Gündüz adanın plajlarına doğru yaptığımız keşif gezilerin sonucunda akşam Kokkari’nin sokakların da dolaşmanın keyfi de başka oluyor. Ara sokaklarda tertemiz, bakımlı evler, pansiyon, küçük yerel oteller , tavernalar ve hediyelik eşya dükkanları yer alıyor. Gündüz bir tarafta çılgın dalgalarla, diğer tarafta daha sakin kucaklayan denizinde saatlerce serinleyip, tatilinin keyfini çıkarıyoruz. Biz daha çok çevrede, kalabalıktan uzakta plajları tercih ediyoruz.
Akşam olunca sokaklarında canlılık hakim. Günün yorgunluğunu bir mekanda sohbetle veya müzik eşliğinde atmaya çalışan turistlerin oluşturduğu kalabalık Kokkari’ye can veriyor
Ara sıra sahile çıkan misafir fok balığı, adanın maskotu “Argiro” da adanın sembolü haline gelmiş. Adanın bir sakini gibi adalılar tarafından da korunan misafir, plajda gününü gün ediyor.
Adanın turistler tarafından en çok ilgi gören yerlerinden birisi de Pithagorio
Pithagorio
Adanın güneydoğu kısmında yer alan Pithagorio; adanın en canlı, en turistik, tarihi ve bilimin merkezi. İsmini de antik dönemde adada yaşayan ünlü matematikçi Pythagoras ( pisagor ) ‘dan alıyor. Antik dönemde ilk başkent, yani antik Samos, burada kurulmuş.
Birbirinden değişik mimari zenginliğin barındığı Pithagorio’ya sokaklarında rahatça gezip, güzelliği ve tarihi zenginliği belleğimize kaydediyoruz. Meydan da yer alan küçük kafelerde oturup adaya has kahve veya başka içeceklerle zaman geçirip ada halkıyla bütünleşiyoruz. Hatta burada neden konaklamadık diye de hayıflanıyoruz. Adaya bir daha gelirsek konaklayacağımız yer kesinlikle burası…

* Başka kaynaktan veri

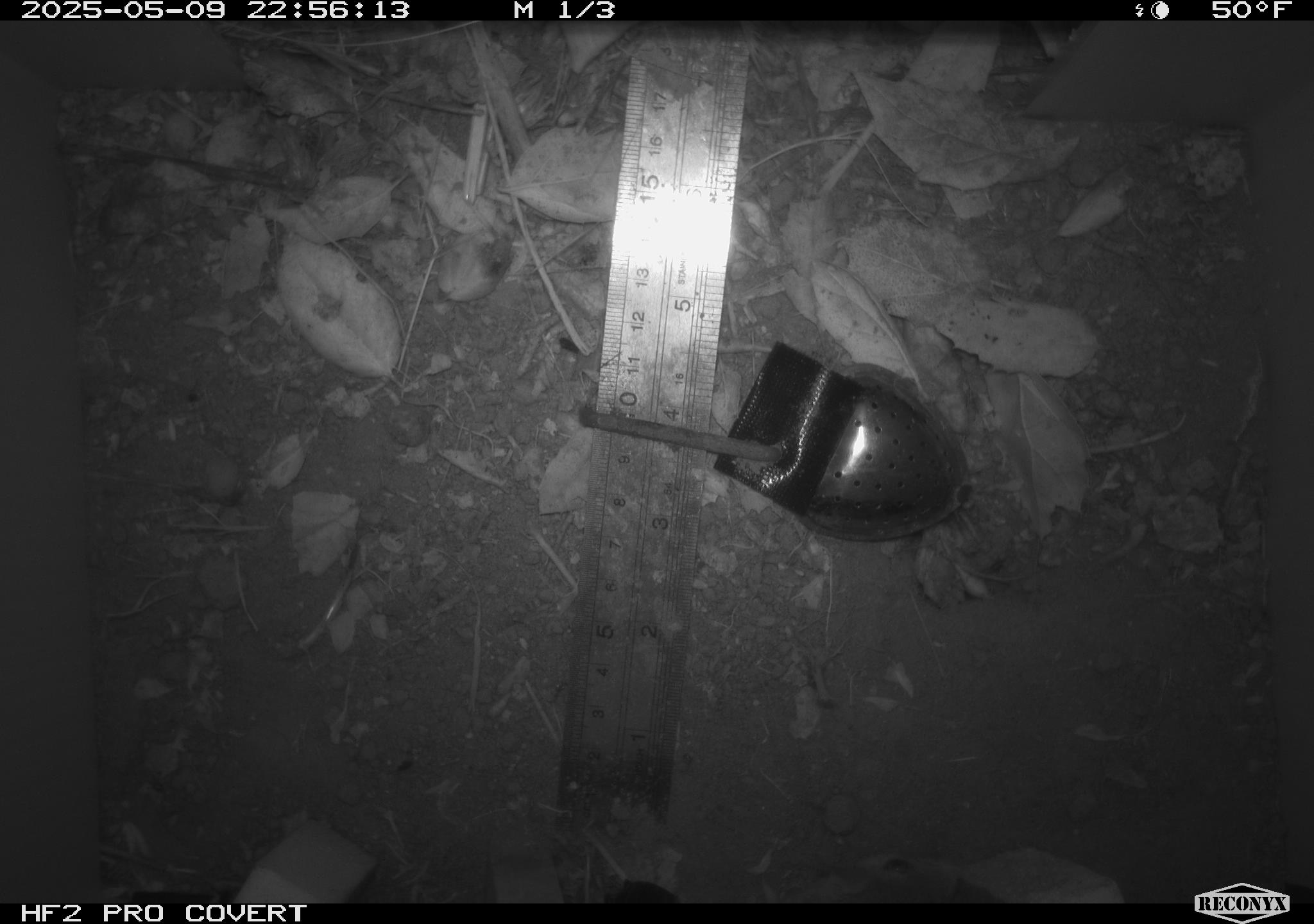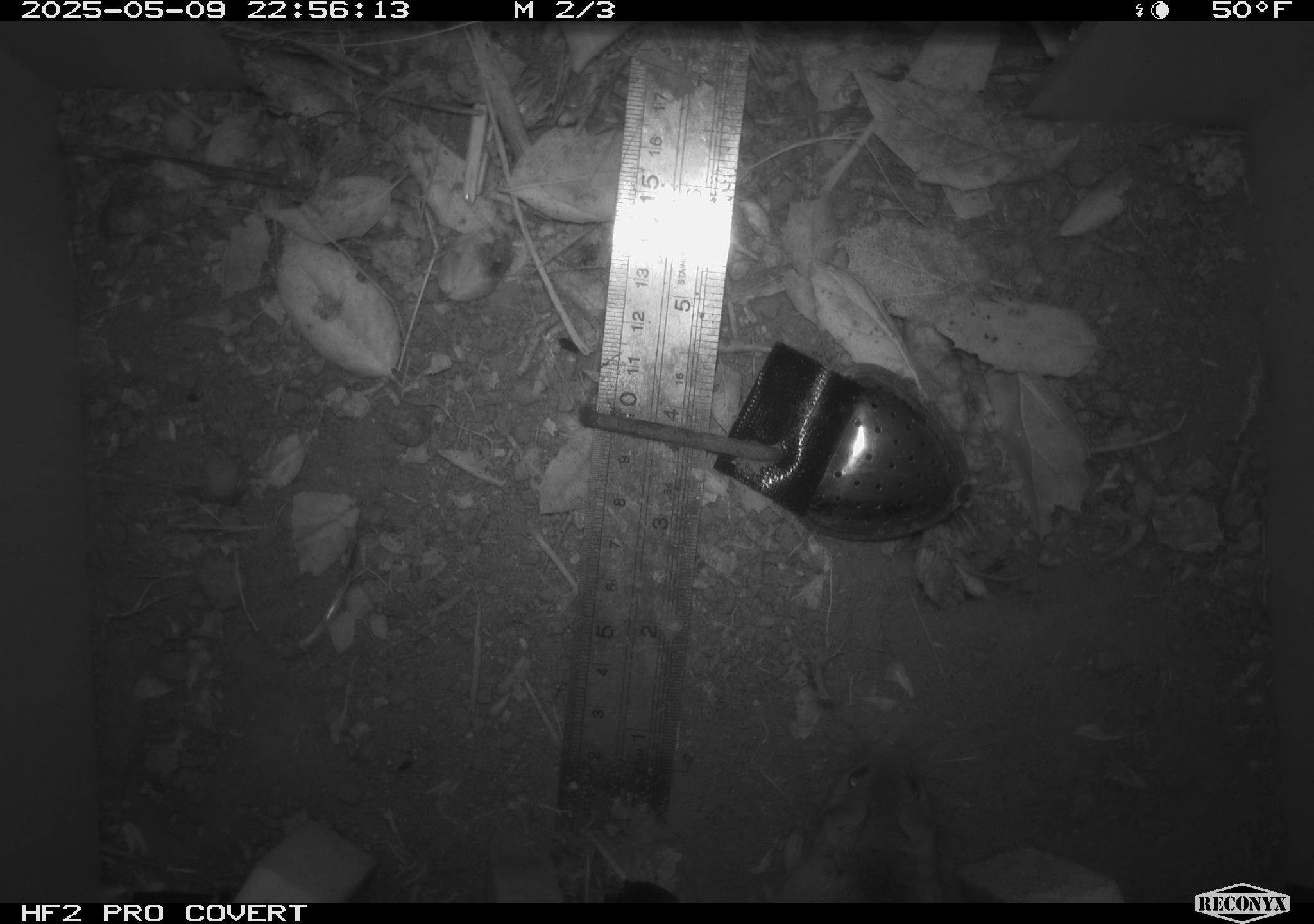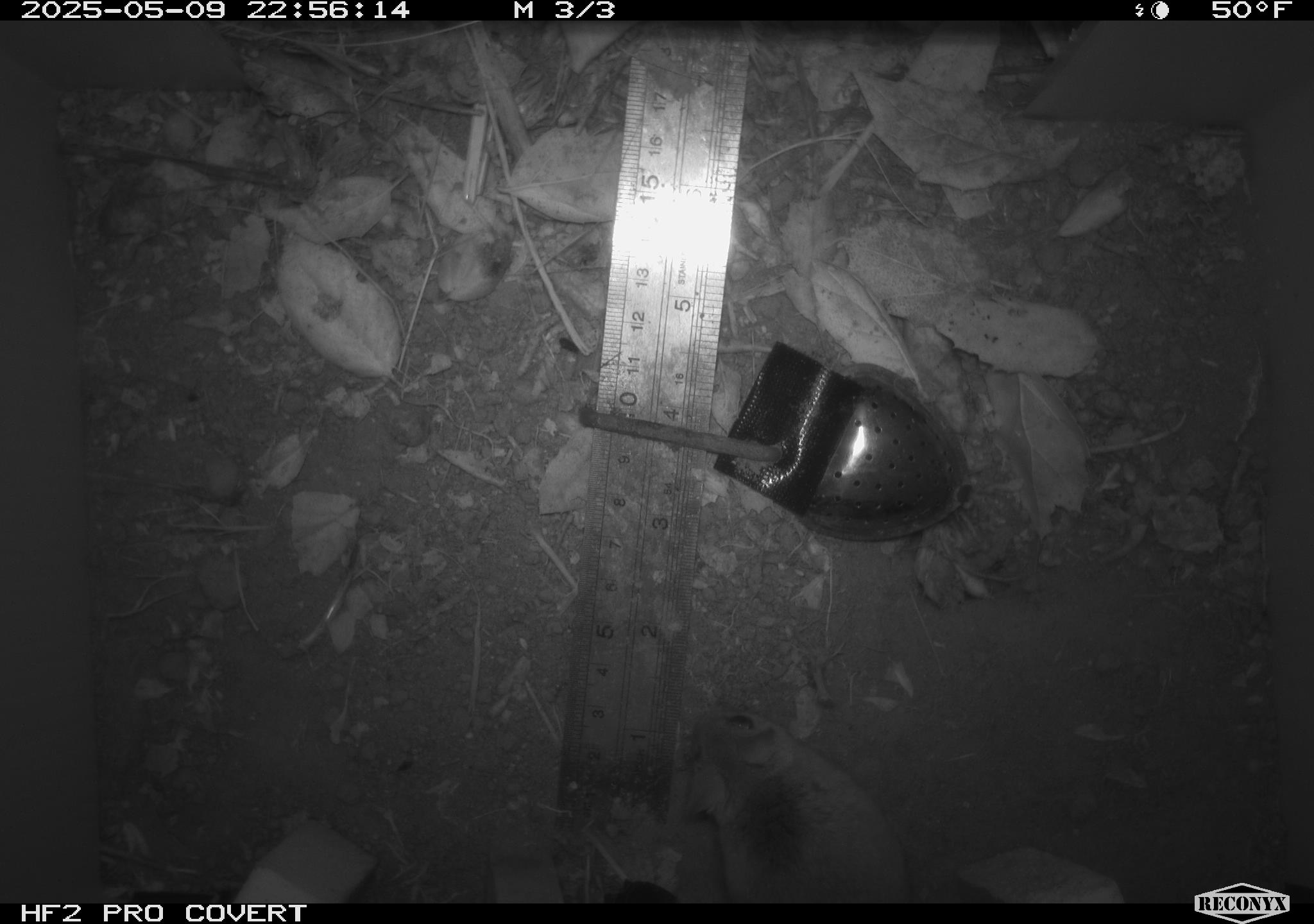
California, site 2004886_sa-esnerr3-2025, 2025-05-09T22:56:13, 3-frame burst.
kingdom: Animalia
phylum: Chordata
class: Mammalia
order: Rodentia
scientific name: Rodentia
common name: rodent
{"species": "rodent (Rodentia)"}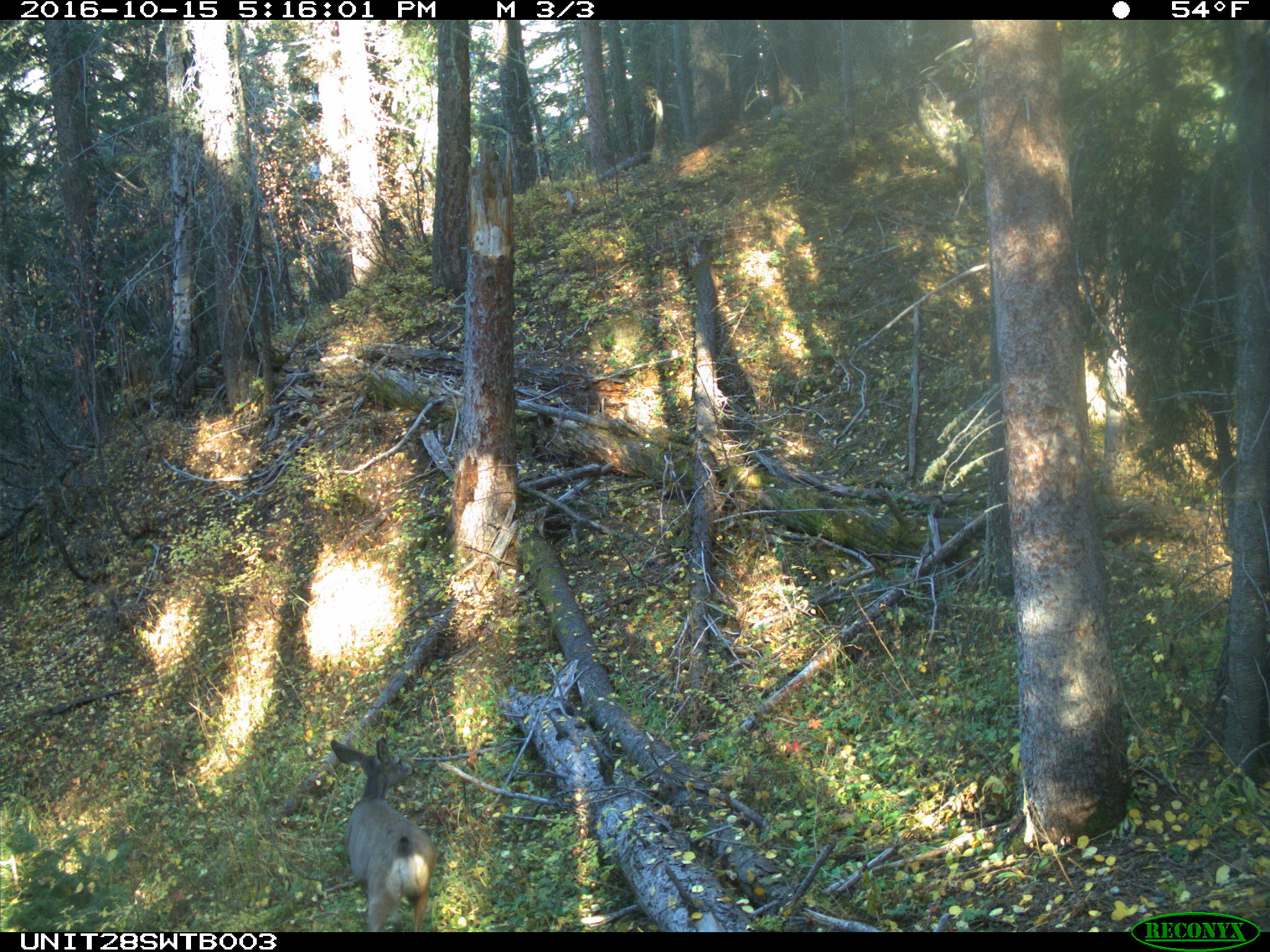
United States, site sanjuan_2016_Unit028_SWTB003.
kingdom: Animalia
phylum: Chordata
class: Mammalia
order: Artiodactyla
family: Cervidae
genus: Odocoileus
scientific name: Odocoileus hemionus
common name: mule deer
Odocoileus hemionus (mule deer).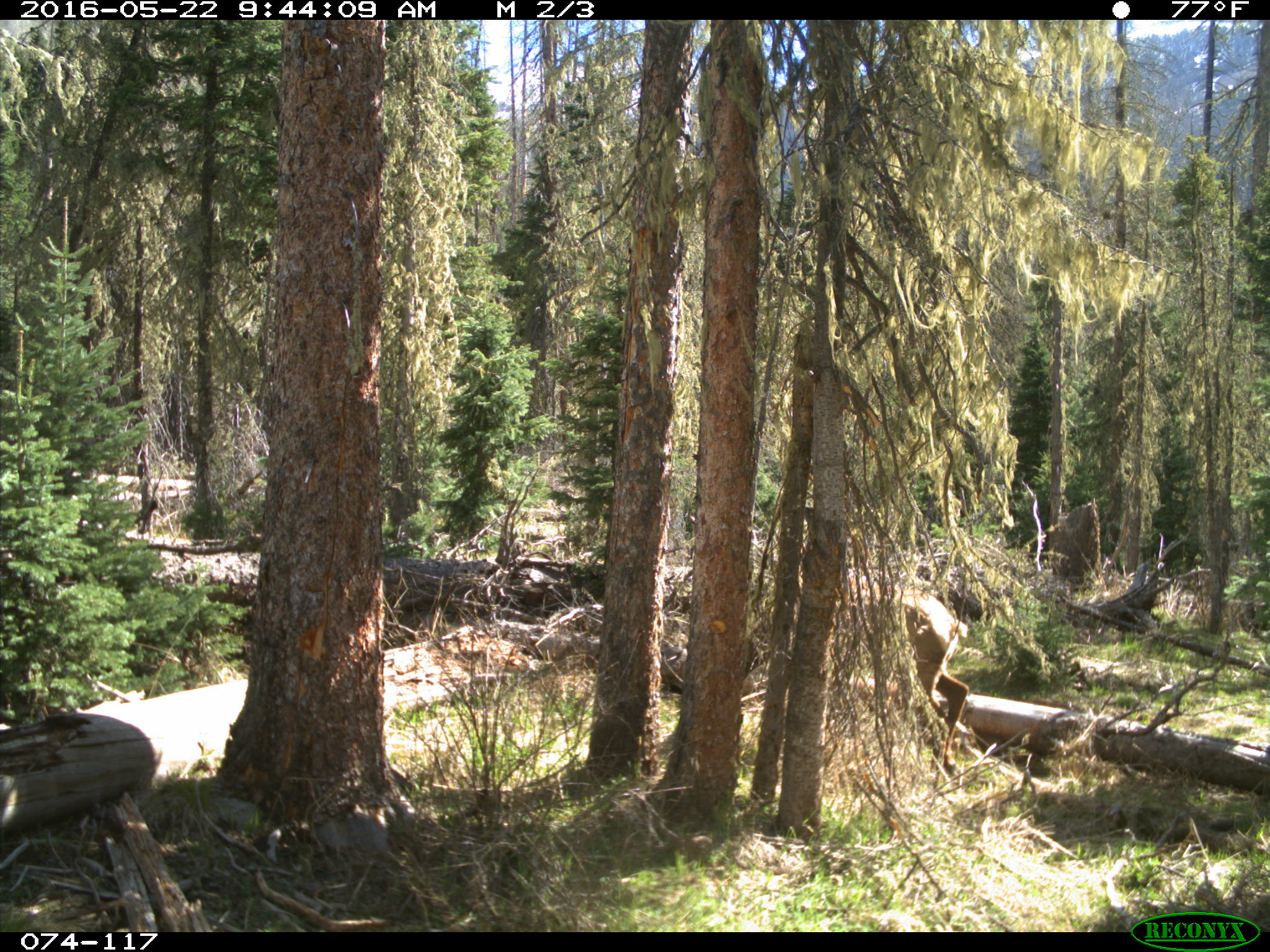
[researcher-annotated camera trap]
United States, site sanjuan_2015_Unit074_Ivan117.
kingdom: Animalia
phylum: Chordata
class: Mammalia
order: Artiodactyla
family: Cervidae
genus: Cervus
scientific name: Cervus elaphus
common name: red deer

Pithagorio‘ya gelince ilk sahildeki mimari zenginlik ve rıhtım dikkatimizi çekiyor. Sahilde yer alan ünlü matematikçinin heykeli, her gelen turistin fotoğrafını ilk süsleyen kareyi oluşturuyor. Buranın tertemiz sularında yüzüp, güneşlenmek, geleneksel iş, ürünlerle uğraşan konuksever insanlarla tanışmak ve gece hayatını sonsuz yaşamak isteyenler için eşsiz bir yer aynı zamanda…
Pithagorio’nun yukarısında tepelerde, Polykrates’in zenginlik ve gücünün, belki de en şaşırtıcı örneği olan tünel bulunuyor. Pithagorio’ya 3 km. uzaklıkta bulunan, adadaki en dikkat çekici yer aynı zamanda. Kaynak sularını 1 km. uzaktaki yerleşime getirebilmek için, antik dönemde ada halkı tarafından, (2500 yıl önce) dağın 9 metre altı oyularak yapılmış. Eupalinos Tüneli görülmesi gereken yerlerden birisi ancak kapalı alan korkusu olanlar için pek de uygun değil
Biraz da Pithagorio’nun Tarihinden Bahsedelim;
Samoslular’ın, Ege’de önemli bir deniz gücü oldukları dönemde yani MÖ.7’nci yüzyılda, ada önemli bir güç merkezi durumundaymış. MÖ.538 yılında ise, acımasız bir lider olan Polykrates başa geçince, ticaret ve korsanlık yaparak, büyük bir servet biriktirmiş. Kapsamlı bir yenilenme programı ile hikayeci Aisopos ve matematikçi Pythagoras gibi alimleri, kendisine çeken bir saray yaptırmış.
Samos adası Polykrates döneminde, altın çağını yaşamış. 19’ncu yüzyılda, tütün ticareti ve denizcilik sayesinde, büyük bir zenginlik ortaya çıkmış.
Polykrates döneminden kalan tek kanıt, antik yapılar arasında hala ayakta duran günümüzde güçlendirilmiş olan dev mendirek.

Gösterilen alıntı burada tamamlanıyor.